Dr. Gibson, your leadership in the provincial and territorial task force is really quite remarkable, and thank you so much for all of the work that you have done respectively.

Of course, Mr. Paterson, than you for your dogged litigation in the Supreme Court as an intervener in Carter. We're very fortunate to have you here.

I want to start with you, Dr. Gibson, on the issue of vulnerability. I want to give you an opportunity, because you were going quickly at the end of your remarks on the issue of vulnerability.

Could you elaborate a little for us and put it in the framework of BillC-14 and explain how we can do much better in conclusion?

10:30 a.m.

Director and Sun Life Financial Chair in Bioethics, University of Toronto Joint Centre for Bioethics, As an Individual

Jennifer Gibson

Some of my current concerns are about the way in which, in a sense, the shift from the Carter decision to Bill C-14 seems to have been motivated by a real concern about vulnerable populations. We've heard from Mr. Arvay this morning about this having led to certain exclusions of persons who have been labelled and classified as vulnerable.

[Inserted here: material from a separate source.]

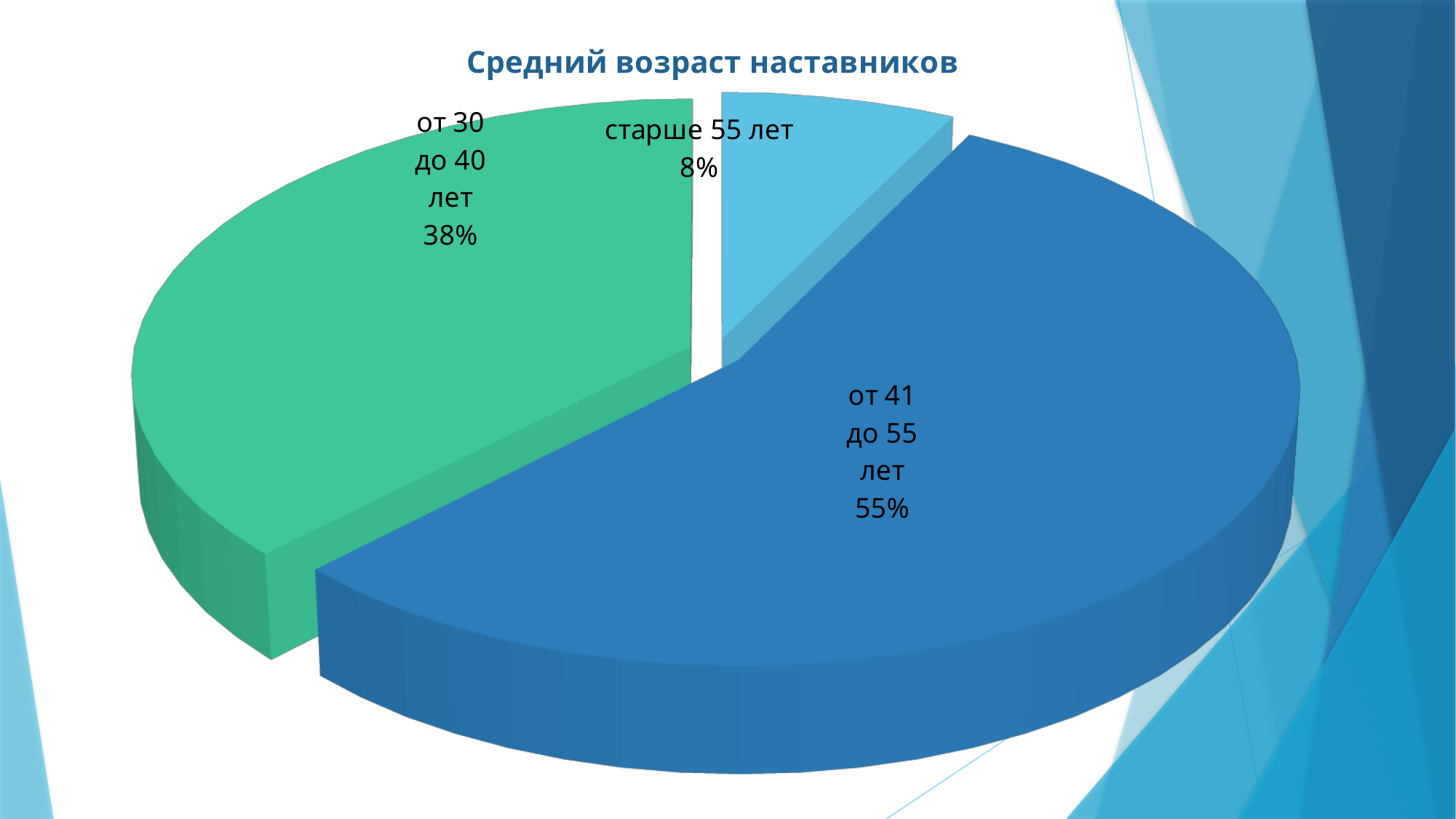
What is the title of the chart? Средний возраст наставников Which age group has the smallest share of the pie? старше 55 лет How many slices does the pie chart have? 3 What share of the pie is labelled "старше 55 лет"? 8% What is the difference in percentage points between the "от 41 до 55 лет" slice and the "от 30 до 40 лет" slice? 17 What share of the pie is labelled "от 30 до 40 лет"? 38% What type of chart is shown on the slide? pie chart What colour is the slice labelled "от 30 до 40 лет"? green Which age group has the largest share of the pie? от 41 до 55 лет Which slice is larger: "от 30 до 40 лет" or "старше 55 лет"? от 30 до 40 лет What is the difference in percentage points between the "от 30 до 40 лет" slice and the "старше 55 лет" slice? 30 What share of the pie is labelled "от 41 до 55 лет"? 55%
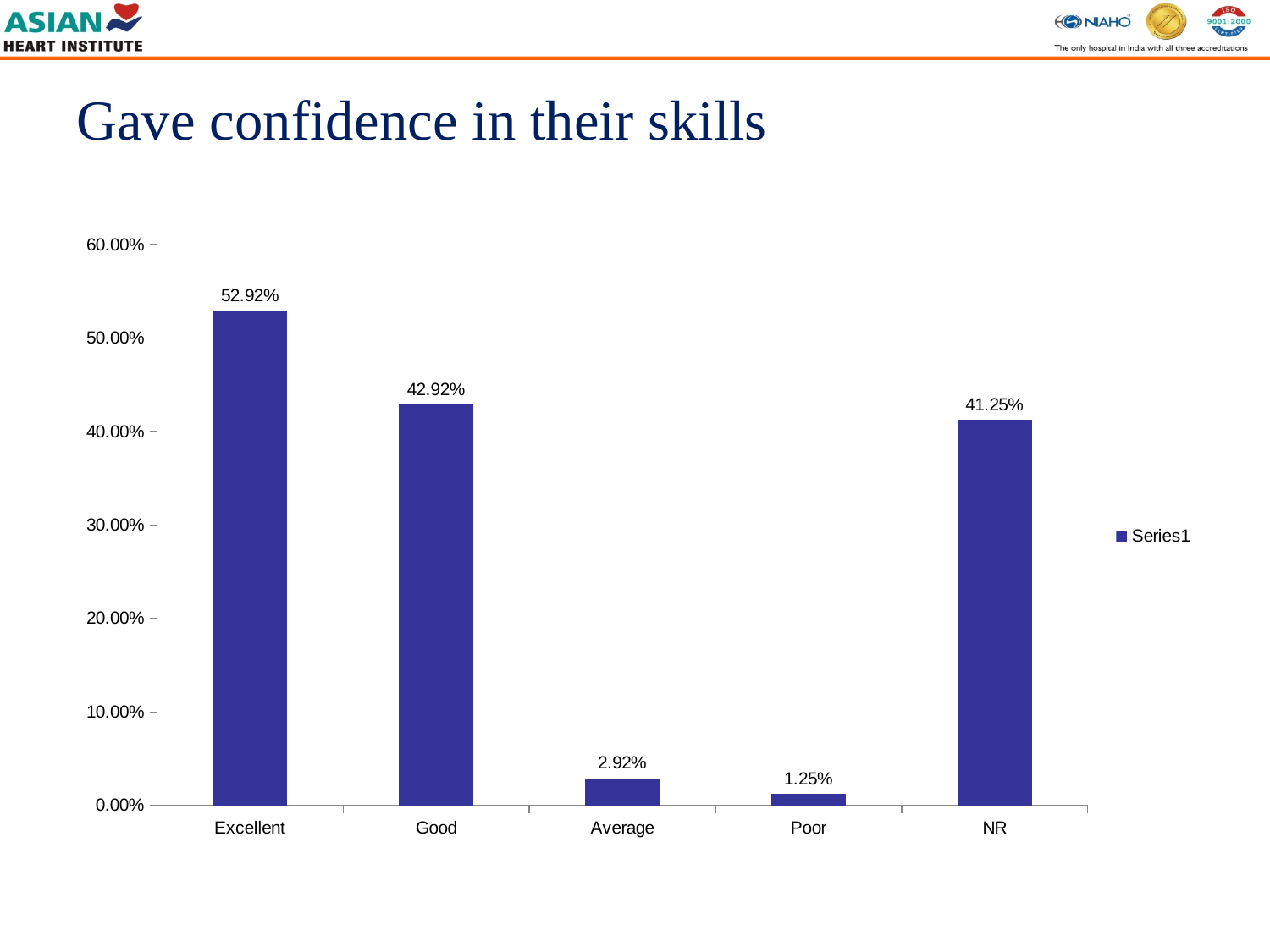
Which is larger, the value for Good or the value for NR? Good What is the difference between the values for Excellent and Good? 10.00% What is the title of the slide containing the chart? Gave confidence in their skills What is the value for Excellent? 52.92% What is the difference between the values for Average and Poor? 1.67% What is the value for NR? 41.25% What kind of chart is shown on the slide? Bar chart What is the value for Poor? 1.25% Which category has the highest value? Excellent What is the value for Good? 42.92% How many categories are shown on the x axis? 5 Which category has the lowest value? Poor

I think that's a dangerous shift, actually, because as long as we label somebody as vulnerable, we are eroding their capacity. We are presuming that they are not capable, and in so doing we are treating them as unequal to the rest of us in society. I think that's a dangerous direction to be moving in.

At the same time, we are concerned about vulnerability. I think there are other mechanisms through which we can meet that concern. The current safeguards that are articulated here are definitely on the right track, but I start to become nervous when we move in the direction of thinking of prior review, of judicial oversight, which I think is motivated by a concern sometimes framed as enhanced transparency but more often as a way to address issues of vulnerability, while we have mechanisms within health care practice that would better serve that goal, and indeed, from a patient perspective, ensure a much more seamless experience for them at the end of life.

With regard to the judicial review process, we have had some experience over the last three months of cases going through the judicial review process to receive access to assisted death. One of the individuals who went through this process pleaded that this not be the mechanism by which they access assisted death because it is a burden, at the end of one's life, to be going through that particular process.

10:30 a.m.

NDP

Murray Rankin NDP Victoria, BC

Mr. Paterson, you were very passionate in saying things such as that this bill cuts the heart out of your victory in Carter. You said it hollowed out half of the people from your victory.

Those are provocative phrases. I want to give you the opportunity to elaborate on why you think this bill, in its current form, would be contrary to the Carter case.